In 2015, I wrote: When it came time to send my kids off to school, we were faced with the question of ‘to send or not to send?’. All three were born in September. As I get ready to send my oldest off to college at the end of summer, I sometimes wish I could hang on to him for one more year. Selfishly, I toy with regret that we should have waited. But here is the reality: He was ready on every level to start school a few days shy of five. It was not a decision we took lightly. I was an October birthday who went ahead and worked hard to achieve and show I belonged where I did. My November birthday brother was held back that year and became a master of all things social but was bored out of his mind academically. It is a conundrum we as parents are faced with when trying to decide what is best all-around for our kids.
It was a tough enough decision to make without throwing in sports. Yes, I was posed with the question by overzealous parents about wanting my son to be a stud when he got to high school. “Don’t you want him to be superman for sports when he’s in high school?” they would ask. I was stumped by the question. “He’s four,” I would reply. “How do I know if he’s even going to be an athlete?” Delaying his academic and social growth for the possibility that he might be a great athlete was the last thing I was thinking about. My underlying thought was always this: if a child is going to excel as an athlete, they will do so whether they are seventeen when they’re a senior or eighteen. There is no crystal ball that will let us accurately predict their future success.

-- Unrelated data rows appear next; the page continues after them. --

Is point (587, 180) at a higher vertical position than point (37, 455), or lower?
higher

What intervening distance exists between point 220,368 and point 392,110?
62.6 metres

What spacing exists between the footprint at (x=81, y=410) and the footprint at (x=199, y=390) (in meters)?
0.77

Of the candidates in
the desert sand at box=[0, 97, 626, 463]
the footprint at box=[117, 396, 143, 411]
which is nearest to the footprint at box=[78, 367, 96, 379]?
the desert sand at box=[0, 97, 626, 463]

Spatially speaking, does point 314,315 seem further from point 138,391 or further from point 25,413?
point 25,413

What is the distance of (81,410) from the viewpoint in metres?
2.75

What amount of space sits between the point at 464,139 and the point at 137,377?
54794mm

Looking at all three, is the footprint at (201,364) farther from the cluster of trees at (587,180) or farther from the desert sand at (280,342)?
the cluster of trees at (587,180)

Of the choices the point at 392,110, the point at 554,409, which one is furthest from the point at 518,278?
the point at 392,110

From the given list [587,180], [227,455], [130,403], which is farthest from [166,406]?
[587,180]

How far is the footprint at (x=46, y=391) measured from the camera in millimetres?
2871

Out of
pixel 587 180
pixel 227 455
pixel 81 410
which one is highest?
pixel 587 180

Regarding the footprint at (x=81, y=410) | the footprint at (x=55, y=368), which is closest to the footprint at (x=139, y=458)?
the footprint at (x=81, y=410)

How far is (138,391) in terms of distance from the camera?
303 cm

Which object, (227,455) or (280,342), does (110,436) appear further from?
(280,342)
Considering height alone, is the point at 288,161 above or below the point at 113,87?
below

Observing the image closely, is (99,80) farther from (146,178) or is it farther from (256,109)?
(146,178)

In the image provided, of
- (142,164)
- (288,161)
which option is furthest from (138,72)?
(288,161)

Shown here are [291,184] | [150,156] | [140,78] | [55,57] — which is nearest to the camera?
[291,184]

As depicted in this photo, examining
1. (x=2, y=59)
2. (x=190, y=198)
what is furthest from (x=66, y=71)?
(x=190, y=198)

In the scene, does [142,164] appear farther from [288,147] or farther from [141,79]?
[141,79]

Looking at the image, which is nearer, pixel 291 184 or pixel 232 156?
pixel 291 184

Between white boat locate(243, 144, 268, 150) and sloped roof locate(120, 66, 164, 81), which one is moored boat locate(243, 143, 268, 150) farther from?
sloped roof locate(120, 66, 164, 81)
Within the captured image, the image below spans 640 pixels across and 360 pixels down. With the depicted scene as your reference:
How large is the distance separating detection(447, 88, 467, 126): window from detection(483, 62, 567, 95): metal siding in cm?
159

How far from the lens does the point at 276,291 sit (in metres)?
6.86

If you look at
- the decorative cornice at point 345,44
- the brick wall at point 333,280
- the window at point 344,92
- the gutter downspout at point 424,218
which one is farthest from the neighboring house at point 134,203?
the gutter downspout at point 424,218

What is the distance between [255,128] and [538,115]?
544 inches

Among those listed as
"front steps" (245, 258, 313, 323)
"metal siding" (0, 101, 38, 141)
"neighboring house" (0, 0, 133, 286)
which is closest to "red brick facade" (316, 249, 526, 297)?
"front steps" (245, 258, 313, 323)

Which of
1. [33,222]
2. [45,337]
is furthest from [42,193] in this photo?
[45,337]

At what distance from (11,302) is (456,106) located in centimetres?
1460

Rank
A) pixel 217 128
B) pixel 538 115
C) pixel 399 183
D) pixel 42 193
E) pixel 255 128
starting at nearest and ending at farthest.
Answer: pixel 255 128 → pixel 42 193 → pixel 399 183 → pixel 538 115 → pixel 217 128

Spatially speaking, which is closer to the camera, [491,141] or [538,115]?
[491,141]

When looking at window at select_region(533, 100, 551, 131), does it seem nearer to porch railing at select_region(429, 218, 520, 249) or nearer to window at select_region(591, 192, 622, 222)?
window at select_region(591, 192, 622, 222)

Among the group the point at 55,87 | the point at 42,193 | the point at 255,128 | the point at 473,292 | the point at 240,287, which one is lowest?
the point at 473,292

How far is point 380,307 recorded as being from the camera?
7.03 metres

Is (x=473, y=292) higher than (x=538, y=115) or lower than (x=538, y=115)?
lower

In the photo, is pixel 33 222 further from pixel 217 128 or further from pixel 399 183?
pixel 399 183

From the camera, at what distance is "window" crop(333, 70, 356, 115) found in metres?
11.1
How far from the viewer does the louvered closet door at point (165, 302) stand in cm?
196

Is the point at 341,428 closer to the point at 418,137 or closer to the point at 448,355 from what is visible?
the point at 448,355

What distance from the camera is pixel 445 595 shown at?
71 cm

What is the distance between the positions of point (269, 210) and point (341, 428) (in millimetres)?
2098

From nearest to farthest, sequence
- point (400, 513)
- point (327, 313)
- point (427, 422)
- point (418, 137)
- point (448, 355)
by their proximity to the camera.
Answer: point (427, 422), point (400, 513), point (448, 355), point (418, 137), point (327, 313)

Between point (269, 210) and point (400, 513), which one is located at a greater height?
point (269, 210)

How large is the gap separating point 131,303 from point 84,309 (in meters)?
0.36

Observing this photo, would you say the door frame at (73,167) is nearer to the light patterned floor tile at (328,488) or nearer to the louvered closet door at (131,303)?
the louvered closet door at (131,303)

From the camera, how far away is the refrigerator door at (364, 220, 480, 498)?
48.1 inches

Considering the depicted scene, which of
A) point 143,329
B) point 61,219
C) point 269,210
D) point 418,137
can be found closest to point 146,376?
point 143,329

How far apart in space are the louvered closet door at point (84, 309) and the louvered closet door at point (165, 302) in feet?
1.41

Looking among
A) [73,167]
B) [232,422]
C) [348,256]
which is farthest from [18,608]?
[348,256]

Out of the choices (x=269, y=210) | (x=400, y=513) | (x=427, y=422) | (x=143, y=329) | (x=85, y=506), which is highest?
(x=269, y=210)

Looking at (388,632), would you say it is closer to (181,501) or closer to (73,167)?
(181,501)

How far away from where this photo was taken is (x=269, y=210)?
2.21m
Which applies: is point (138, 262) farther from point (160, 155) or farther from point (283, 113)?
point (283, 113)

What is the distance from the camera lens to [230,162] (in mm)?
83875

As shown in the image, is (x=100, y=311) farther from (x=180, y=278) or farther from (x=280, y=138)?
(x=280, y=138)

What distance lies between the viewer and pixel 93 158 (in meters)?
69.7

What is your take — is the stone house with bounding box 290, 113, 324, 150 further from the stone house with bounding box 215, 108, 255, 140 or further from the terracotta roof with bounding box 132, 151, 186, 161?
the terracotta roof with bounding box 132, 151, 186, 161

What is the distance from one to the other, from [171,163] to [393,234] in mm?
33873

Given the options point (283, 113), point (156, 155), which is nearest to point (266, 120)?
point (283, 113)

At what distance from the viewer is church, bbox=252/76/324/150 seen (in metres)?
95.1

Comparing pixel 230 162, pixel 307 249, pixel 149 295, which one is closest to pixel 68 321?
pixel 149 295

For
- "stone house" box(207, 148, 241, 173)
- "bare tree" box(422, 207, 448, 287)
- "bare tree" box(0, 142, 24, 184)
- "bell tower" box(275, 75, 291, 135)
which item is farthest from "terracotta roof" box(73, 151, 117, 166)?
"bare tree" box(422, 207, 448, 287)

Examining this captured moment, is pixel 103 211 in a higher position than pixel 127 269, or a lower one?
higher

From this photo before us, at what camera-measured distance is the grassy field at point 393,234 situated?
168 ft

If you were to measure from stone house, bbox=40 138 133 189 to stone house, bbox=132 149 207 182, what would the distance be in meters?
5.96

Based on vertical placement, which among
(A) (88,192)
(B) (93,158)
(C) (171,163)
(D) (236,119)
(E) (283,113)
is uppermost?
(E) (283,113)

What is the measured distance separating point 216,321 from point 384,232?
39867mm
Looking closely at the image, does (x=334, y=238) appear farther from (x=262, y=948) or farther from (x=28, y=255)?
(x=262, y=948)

We have encountered the age debate recently in tennis. There have been many girls we know who are repeating their eighth grade year (by homeschooling). By repeating that year, their apparent value as a five-star or blue chip player enhances their ability to play in college. The fact that they have been rating and ranking the players since they were in sixth grade is still mind boggling to me. I have joked that my five star daughter would likely be a blue chip if we had her repeat this year. She just looks at me and says, “No.” But parents can be nuts in their single minded pursuit of that scholarship money. There are no guarantees in life and certainly not in the world of college athletics.
While there is no question that August/September birthdays (and beyond) warrant careful evaluation of whether to start school or wait, I am continually dumbfounded by the athletics question that is posed. This year in tennis completely threw me for a loop. How does a fourteen year old explain to her friends that she’s dropping out of school and repeating eighth grade? The parents’ explanations are also equally entertaining. To me, there are so many other variables that those kids will have to face. Most importantly, what if they burn out, get injured, or just don’t have what it takes to make it in college? Those parents have plans. God forbid, those kids fail those parents.
My son will realize his dream of playing college baseball at a Division 3 college. And I will admit that there have been a few times over the course of the past few recruiting years where it’s been mumbled ‘if you held him back, they’d be drooling over him.’ That’s a big question mark and one I don’t regret. I’m not always sure my son is mature enough yet, but that’s at home not at school or on the baseball field. There he is the embodiment of the perfect senior regardless his age. In the end, I truly believe it was always the right decision. He excelled without waiting the year. Now the only reason I wish he was held back is so that I can hold on a little longer. [I am still wishing for this all these years later.]